School of Education


Doctor of Education in Educational Leadership (EdD)


Philip Alsup


Middle School, STEM, Efficacy


Education | Educational Leadership


Little research exists in the attitudes and efficacy of middle school math teachers and science teachers toward Science, Technology, Engineering, and Math (STEM) education. STEM education refers to an integrated approach to teaching math and science that incorporates problem solving, problem-based learning, and discovery rather than teaching these disciplines in isolation. Teachers’ efficacy and beliefs, outcome expectancy beliefs, and the use of STEM instructional strategies may vary by discipline. Each of these aspects are important in designing professional learning to meet the teachers’ needs as well as their capacity to implement integrated, problem-based learning into the classroom.
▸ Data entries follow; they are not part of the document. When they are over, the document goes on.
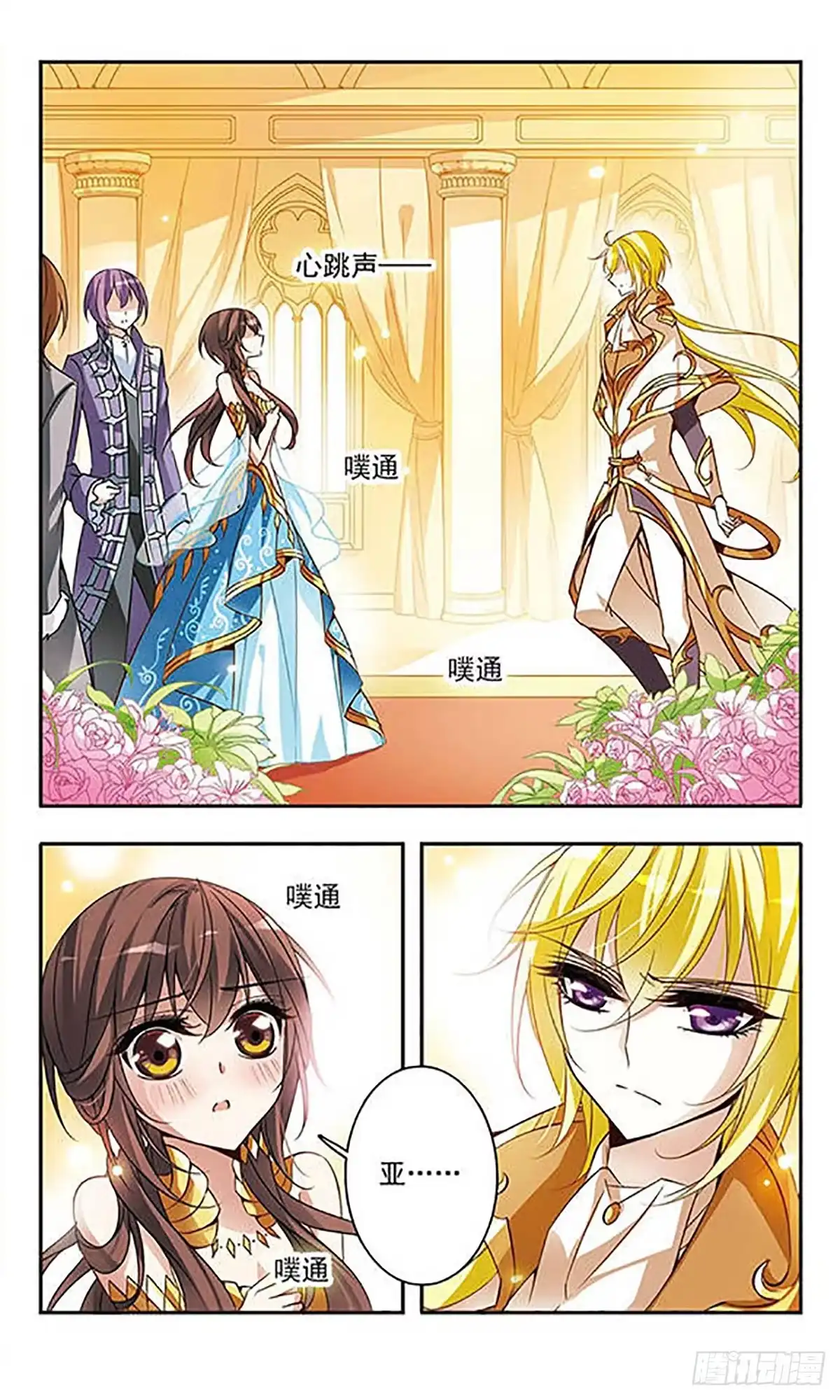 《骑士幻想夜·飒漫画》第62话 第1页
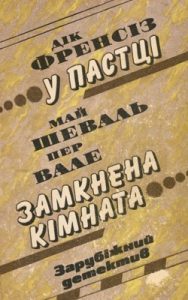 Роман «У пастці. Замкнена кімната»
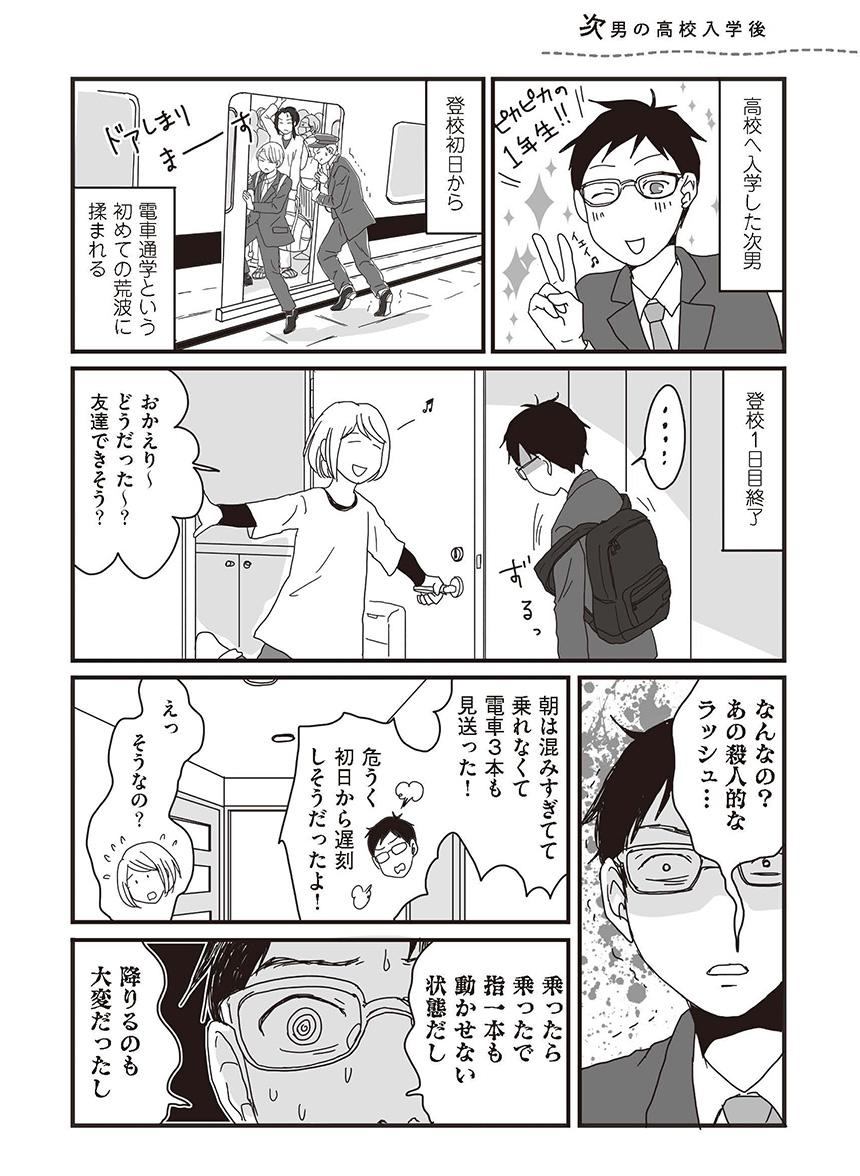初めての満員電車 知らない人だらけのクラス 次男の高校生生活スタート ナイフみたいにとがってら3 2 連載 レタスクラブ Line News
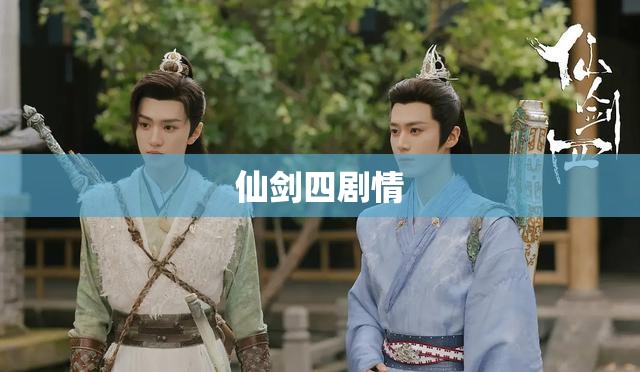 仙剑四剧情/仙剑四剧情分集简介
Research suggests teacher efficacy and attitude has an impact on the implementation of innovative instructional practice such as those used in STEM education and on student achievement. This quantitative research study follows a causal comparative design to compare mean scores on the Teacher Efficacy and Attitude toward STEM (T-STEM) Survey among two groups of middle school teachers. The two groups are math teachers and science teachers from middle schools that are in the First District Regional Education Association in Georgia. The total sample size was 136 participants. A Mann-Whitney U test was conducted as an analysis to determine if there is a difference between the efficacy and beliefs toward STEM of middle school math teachers and science teachers. The data collected did not reflect any statistically significant differences between the personal teaching efficacy and beliefs, teacher outcome expectancy beliefs, and use of STEM instructional practices between middle school math and science teachers.